Democrats Should Not Sneer At Plan B For Voting Rights

When Vice President Kamala Harris spoke about voting rights at Howard University this week, there was some negative reaction among Democrats that needs rethinking, as I argued at New York:

Reading this NBC News account of Vice-President Kamala Harris’s voting rights speech today, you get the sense she was offering up largely symbolic dollars to ward off criticism of the Biden administration for its failure to enact voting rights legislation:

“Vice President Kamala Harris will announce Thursday a $25 million investment by the Democratic National Committee to support efforts to protect voting access ahead of the 2022 midterm elections.

“The announcement comes as Republican-controlled states around the country have passed a wave of restrictive voting rights laws fueled in part by former President Donald Trump’s false claims about the results of the 2020 election.

“President Joe Biden has been criticized by some Democrats and civil rights advocates for not taking a more aggressive approach to fighting those new laws after Senate Republicans blocked voting rights legislation last month.”

It’s true Democrats have failed to overcome Republican resistance to voting-rights legislation, either by securing GOP support or by convincing Democratic centrists like Joe Manchin and Kyrsten Sinema to restrict or abolish the competing right of Senate minorities to kill legislation via the filibuster. But it’s hard to blame Biden or Harris for this brick wall built over many decades, and it’s not clear to me what the critics would have them do other than threatening a nuclear strike on West Virginia. So instead of some sort of face-saving gesture, we should interpret Harris’s announcement as representing part of a fallback strategy for voting rights that is the only responsible course to take.

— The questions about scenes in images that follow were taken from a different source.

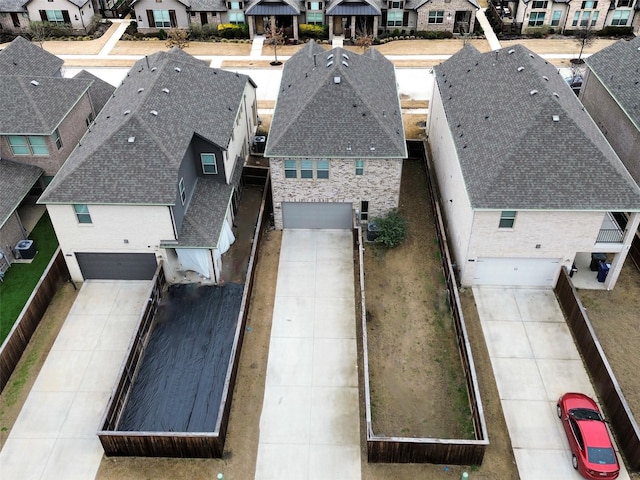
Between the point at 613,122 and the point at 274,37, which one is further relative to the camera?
the point at 274,37

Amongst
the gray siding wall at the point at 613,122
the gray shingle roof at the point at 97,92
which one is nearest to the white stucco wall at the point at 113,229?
the gray shingle roof at the point at 97,92

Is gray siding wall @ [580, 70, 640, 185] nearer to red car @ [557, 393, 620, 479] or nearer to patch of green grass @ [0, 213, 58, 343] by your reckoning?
red car @ [557, 393, 620, 479]

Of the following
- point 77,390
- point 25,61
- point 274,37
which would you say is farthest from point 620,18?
point 77,390

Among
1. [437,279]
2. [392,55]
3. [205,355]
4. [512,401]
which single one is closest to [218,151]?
[205,355]

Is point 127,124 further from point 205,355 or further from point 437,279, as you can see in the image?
point 437,279

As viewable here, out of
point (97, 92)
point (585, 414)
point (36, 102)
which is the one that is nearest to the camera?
point (585, 414)

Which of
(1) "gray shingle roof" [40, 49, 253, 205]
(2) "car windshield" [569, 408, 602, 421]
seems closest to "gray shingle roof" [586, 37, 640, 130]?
(2) "car windshield" [569, 408, 602, 421]

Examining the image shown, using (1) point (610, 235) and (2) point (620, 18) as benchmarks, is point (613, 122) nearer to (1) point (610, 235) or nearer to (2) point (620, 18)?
(1) point (610, 235)

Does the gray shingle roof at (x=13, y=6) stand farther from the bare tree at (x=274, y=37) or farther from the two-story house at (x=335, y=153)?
the two-story house at (x=335, y=153)
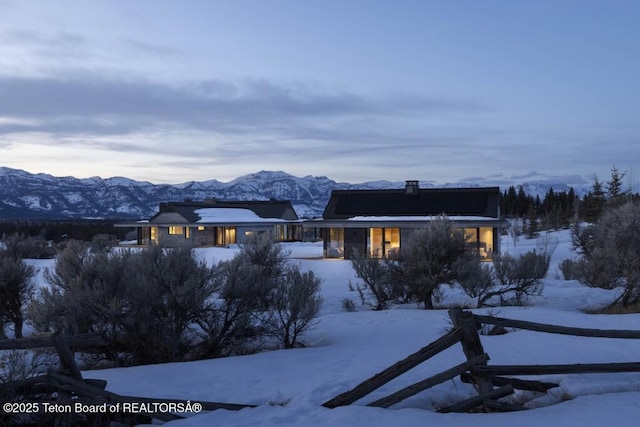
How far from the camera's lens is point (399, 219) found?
31.2 m

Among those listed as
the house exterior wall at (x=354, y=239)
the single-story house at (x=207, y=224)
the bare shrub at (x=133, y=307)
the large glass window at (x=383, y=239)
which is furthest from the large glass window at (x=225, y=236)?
the bare shrub at (x=133, y=307)

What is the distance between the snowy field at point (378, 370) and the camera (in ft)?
18.9

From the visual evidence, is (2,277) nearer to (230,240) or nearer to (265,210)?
(230,240)

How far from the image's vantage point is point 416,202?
3381 cm

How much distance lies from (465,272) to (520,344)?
579 centimetres

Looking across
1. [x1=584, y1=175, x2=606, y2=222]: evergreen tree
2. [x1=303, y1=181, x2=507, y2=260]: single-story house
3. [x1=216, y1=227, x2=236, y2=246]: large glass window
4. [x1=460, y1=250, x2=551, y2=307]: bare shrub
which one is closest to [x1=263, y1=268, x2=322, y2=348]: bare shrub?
[x1=460, y1=250, x2=551, y2=307]: bare shrub

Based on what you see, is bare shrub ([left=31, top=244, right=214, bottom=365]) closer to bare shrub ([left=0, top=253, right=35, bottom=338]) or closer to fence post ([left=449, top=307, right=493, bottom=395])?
bare shrub ([left=0, top=253, right=35, bottom=338])

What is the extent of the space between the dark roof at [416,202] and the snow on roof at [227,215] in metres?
12.6

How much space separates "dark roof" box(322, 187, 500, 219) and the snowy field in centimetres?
1948

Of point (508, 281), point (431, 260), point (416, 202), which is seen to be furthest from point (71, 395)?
point (416, 202)

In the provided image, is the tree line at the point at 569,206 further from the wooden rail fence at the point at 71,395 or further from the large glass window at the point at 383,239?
the wooden rail fence at the point at 71,395

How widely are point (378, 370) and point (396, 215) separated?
2523 centimetres

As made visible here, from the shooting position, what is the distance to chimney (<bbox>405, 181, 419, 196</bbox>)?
3425 centimetres

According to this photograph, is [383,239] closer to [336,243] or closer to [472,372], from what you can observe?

Another prong of this strategy was announced by Attorney General Merrick Garland last month: deployment of an expanded cadre of attorneys from the Justice Department’s Civil Rights Division to challenge state voter-suppression and election-subversion measures under Section 2 of the Voting Rights Act of 1965.

To put it simply, if the Justice Department or voting rights advocates fail to stop such legislation at the state level or in the courts, the prudent thing is to devote resources to educate voters on how to navigate the roadblocks Republicans are erecting, and to mobilize them to exercise their rights. That’s what Harris has in mind, as CBS News reports:

“According to the vice president the funds would help with voter registration, help educate voters on some of the state laws being brought up by Republican led state legislations as well as mobilize voters in the upcoming 2022 elections. Harris also said the DNC would assemble the ‘largest voter protection team we have ever had.’”

“Voter protection” means staff on the ground to make sure voters (particularly the younger and minority voters most likely to support Democratic candidates) are not intimidated or misled by vote-suppressing election officials or partisan “volunteers” who “watch” polls with malice. These are the kinds of things you have to do to short-circuit voter suppression and rewire a flawed system to get people to the polls despite laws and politicians that try to keep them at home. What Harris announced should be treated as a serious and important contribution to the cause of voting rights, not dismissed as an excuse for failure to do the impossible in Congress.